▶ EXERCÍCIO 1
Resuma em duas frases o trecho sobre a política climática dos EUA em relação ao México e ao Brasil.

▶ TRECHO DA FONTE
Com México e EUA reiniciando o diálogo econômico de alto nível, uma abordagem voltada para os empregos e a população na transição do engajamento do governo Biden com o México envolvendo o clima tem mais chance de sucesso, beneficiando ambas as economias, do que abordagens de mão mais pesada, como a inclusão de meras metas climáticas nos acordos comerciais.

No Brasil, onde o foco do governo Biden na proteção da floresta tropical é bem-vindo, Bolsonaro e seu governo não são parceiros confiáveis para tais iniciativas. Ignorar os repetidos ataques de Bolsonaro às instituições democráticas do Brasil na busca de um acordo climático enfraquece a principal vantagem comparativa dos EUA em relação à China: sua capacidade de mostrar ao mundo que a democracia é a melhor maneira de enfrentar a crise climática e outros importantes desafios do século 21.

▶ EXERCÍCIO 2
Conte em quantas linhas abaixo aparece a palavra "instances", diferenciando maiúsculas de minúsculas. Responda apenas com o número.

▶ LINHAS FORNECIDAS
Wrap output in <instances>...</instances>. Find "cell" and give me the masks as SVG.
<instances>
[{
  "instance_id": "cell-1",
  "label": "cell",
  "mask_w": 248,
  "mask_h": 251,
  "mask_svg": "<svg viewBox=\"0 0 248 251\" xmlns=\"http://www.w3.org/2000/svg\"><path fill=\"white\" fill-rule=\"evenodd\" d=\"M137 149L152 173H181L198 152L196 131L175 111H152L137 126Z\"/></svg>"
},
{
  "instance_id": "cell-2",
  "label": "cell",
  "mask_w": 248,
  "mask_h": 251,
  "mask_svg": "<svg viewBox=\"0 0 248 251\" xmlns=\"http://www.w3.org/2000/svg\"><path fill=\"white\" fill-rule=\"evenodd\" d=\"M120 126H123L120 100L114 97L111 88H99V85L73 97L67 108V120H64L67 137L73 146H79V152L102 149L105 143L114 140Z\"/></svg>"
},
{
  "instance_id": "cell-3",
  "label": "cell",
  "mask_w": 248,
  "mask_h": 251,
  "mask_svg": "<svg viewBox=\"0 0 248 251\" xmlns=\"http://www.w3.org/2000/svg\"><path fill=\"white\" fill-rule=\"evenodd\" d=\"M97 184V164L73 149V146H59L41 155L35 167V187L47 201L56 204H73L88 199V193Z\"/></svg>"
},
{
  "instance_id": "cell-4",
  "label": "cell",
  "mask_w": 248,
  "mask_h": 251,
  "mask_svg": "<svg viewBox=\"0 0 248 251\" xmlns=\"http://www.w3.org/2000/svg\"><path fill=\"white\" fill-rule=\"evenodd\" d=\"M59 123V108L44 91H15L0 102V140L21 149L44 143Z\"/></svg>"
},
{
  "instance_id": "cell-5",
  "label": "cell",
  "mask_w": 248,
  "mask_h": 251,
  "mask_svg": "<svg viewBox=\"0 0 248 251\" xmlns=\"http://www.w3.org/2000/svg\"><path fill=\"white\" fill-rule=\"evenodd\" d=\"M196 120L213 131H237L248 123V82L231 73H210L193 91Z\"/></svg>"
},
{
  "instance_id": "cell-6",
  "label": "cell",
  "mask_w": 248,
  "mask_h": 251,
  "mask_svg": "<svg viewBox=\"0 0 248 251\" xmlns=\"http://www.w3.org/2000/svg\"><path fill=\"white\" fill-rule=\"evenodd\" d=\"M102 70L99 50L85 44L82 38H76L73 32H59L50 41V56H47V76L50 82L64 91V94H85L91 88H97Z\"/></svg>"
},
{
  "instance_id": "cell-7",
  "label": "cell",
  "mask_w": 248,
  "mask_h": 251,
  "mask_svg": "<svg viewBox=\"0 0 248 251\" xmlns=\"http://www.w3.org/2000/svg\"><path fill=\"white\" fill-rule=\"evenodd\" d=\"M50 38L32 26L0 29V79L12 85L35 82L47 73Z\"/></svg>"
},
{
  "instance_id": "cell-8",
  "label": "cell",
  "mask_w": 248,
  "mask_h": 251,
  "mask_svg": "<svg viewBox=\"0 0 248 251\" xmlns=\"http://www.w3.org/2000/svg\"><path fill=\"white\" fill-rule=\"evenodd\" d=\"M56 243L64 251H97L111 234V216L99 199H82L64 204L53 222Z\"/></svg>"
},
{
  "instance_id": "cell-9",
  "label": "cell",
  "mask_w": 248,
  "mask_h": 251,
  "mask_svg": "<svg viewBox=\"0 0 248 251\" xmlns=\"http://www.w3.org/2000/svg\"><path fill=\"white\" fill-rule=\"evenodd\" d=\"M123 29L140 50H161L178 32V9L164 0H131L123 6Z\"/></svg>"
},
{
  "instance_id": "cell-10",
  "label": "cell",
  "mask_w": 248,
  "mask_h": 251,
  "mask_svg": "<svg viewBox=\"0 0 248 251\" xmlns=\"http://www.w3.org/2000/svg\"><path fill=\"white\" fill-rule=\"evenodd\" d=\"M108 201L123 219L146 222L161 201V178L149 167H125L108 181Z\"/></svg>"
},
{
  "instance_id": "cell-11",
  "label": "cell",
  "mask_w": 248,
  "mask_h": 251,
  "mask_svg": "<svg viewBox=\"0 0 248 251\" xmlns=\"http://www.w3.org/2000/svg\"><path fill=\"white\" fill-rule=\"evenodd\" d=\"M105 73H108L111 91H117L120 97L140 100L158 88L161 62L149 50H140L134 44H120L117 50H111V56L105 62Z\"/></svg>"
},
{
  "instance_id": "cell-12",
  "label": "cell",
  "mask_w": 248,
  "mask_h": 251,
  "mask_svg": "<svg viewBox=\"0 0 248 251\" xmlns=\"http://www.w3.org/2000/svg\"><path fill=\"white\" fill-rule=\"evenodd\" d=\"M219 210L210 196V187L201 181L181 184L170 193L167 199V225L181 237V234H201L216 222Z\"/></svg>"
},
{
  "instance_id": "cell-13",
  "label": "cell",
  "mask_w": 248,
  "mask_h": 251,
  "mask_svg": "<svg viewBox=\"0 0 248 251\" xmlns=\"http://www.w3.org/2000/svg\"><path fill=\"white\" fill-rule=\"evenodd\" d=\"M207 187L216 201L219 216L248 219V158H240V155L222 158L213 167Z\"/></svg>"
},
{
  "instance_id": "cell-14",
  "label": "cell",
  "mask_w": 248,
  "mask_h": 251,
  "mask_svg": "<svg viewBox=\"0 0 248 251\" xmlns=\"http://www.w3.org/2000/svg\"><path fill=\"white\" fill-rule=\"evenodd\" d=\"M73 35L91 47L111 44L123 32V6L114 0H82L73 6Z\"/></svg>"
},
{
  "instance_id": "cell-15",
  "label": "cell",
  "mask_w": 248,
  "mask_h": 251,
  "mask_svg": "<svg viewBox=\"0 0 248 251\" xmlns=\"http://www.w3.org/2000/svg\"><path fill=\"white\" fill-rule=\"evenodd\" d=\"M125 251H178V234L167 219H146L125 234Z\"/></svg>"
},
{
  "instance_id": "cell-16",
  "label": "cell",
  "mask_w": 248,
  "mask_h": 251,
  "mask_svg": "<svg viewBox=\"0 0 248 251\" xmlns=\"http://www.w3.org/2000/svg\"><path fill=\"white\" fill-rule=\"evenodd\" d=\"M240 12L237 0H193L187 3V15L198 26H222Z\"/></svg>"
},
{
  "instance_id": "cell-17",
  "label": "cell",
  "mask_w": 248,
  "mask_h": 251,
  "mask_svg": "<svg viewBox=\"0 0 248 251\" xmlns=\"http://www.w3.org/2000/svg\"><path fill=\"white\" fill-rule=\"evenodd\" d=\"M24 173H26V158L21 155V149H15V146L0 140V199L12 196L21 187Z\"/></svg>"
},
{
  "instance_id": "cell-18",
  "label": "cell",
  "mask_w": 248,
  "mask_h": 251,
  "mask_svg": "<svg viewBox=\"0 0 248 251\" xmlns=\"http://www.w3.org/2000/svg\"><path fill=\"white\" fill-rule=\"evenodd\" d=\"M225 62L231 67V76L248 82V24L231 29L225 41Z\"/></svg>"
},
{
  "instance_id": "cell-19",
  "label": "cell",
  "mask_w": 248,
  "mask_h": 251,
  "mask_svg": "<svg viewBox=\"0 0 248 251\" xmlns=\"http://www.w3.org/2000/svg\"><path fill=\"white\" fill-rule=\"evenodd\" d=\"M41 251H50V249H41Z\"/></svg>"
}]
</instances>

▶ RESPOSTA FINAL 1
Com México e EUA retomando o diálogo econômico de alto nível, uma abordagem do governo Biden focada nos empregos e na população durante a transição climática tem mais chance de sucesso do que medidas de mão mais pesada, como incluir metas climáticas nos acordos comerciais. No Brasil, Bolsonaro e seu governo não são parceiros confiáveis para proteger a floresta tropical, e ignorar os ataques dele às instituições democráticas em busca de um acordo climático enfraquece a principal vantagem comparativa dos EUA em relação à China: mostrar que a democracia é a melhor maneira de enfrentar a crise climática e outros grandes desafios do século 21.

▶ RESPOSTA FINAL 2
3